SUPPLIED RECORDS below:
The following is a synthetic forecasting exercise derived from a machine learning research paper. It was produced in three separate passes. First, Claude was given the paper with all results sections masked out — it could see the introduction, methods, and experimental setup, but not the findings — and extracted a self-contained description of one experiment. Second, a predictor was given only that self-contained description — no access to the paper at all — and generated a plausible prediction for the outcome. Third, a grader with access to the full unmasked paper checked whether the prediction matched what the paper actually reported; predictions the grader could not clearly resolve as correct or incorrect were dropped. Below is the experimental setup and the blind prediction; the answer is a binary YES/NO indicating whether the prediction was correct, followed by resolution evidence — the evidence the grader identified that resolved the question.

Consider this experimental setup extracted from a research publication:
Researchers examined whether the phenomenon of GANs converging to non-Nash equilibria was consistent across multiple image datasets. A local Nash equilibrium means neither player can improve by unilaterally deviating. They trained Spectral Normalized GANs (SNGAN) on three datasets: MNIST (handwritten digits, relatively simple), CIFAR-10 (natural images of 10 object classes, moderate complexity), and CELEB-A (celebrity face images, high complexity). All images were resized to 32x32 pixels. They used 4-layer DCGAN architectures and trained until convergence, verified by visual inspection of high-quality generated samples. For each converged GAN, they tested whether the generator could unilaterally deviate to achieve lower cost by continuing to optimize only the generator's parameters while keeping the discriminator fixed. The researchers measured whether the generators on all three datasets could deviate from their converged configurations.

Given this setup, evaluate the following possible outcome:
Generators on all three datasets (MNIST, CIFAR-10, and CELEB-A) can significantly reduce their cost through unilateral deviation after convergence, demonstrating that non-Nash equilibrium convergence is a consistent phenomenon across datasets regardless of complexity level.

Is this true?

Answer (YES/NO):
End of SUPPLIED RECORDS.
SUPPLIED RECORDS below:
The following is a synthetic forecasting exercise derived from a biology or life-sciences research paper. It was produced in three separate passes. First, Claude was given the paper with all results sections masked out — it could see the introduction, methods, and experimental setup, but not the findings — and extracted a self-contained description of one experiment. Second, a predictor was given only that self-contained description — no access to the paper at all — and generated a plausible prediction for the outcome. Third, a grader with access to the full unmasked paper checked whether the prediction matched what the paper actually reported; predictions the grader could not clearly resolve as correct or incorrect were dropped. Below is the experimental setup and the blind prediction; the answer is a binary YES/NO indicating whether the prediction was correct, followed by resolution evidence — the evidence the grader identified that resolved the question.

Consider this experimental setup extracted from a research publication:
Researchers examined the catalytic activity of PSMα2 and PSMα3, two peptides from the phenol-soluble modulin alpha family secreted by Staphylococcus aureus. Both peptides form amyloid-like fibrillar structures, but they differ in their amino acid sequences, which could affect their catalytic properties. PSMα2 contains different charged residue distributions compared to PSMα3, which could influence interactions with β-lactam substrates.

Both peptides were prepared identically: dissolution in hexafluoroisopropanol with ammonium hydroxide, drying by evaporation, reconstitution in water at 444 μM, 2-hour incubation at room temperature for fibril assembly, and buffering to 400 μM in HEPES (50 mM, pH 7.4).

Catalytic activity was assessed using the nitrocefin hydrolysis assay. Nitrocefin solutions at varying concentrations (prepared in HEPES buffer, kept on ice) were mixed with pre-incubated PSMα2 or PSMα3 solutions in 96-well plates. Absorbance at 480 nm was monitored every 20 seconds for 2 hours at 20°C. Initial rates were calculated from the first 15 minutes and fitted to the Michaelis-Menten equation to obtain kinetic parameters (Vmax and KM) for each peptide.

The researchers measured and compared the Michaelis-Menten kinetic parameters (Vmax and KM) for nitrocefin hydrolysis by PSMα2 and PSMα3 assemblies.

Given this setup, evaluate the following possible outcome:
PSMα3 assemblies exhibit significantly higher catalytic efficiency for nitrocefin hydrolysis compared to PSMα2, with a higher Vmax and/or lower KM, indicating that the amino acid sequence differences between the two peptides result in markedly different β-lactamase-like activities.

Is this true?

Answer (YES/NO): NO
End of SUPPLIED RECORDS.
DIRECTIONS FOR THIS TASK: Your answer must consist solely of the lines above between the line holding "Catalytic activity was" and the line holding "Answer (YES/NO): NO", inclusive, copied exactly.

WRITTEN RESPONSE:
Catalytic activity was assessed using the nitrocefin hydrolysis assay. Nitrocefin solutions at varying concentrations (prepared in HEPES buffer, kept on ice) were mixed with pre-incubated PSMα2 or PSMα3 solutions in 96-well plates. Absorbance at 480 nm was monitored every 20 seconds for 2 hours at 20°C. Initial rates were calculated from the first 15 minutes and fitted to the Michaelis-Menten equation to obtain kinetic parameters (Vmax and KM) for each peptide.

The researchers measured and compared the Michaelis-Menten kinetic parameters (Vmax and KM) for nitrocefin hydrolysis by PSMα2 and PSMα3 assemblies.

Given this setup, evaluate the following possible outcome:
PSMα3 assemblies exhibit significantly higher catalytic efficiency for nitrocefin hydrolysis compared to PSMα2, with a higher Vmax and/or lower KM, indicating that the amino acid sequence differences between the two peptides result in markedly different β-lactamase-like activities.

Is this true?

Answer (YES/NO): NO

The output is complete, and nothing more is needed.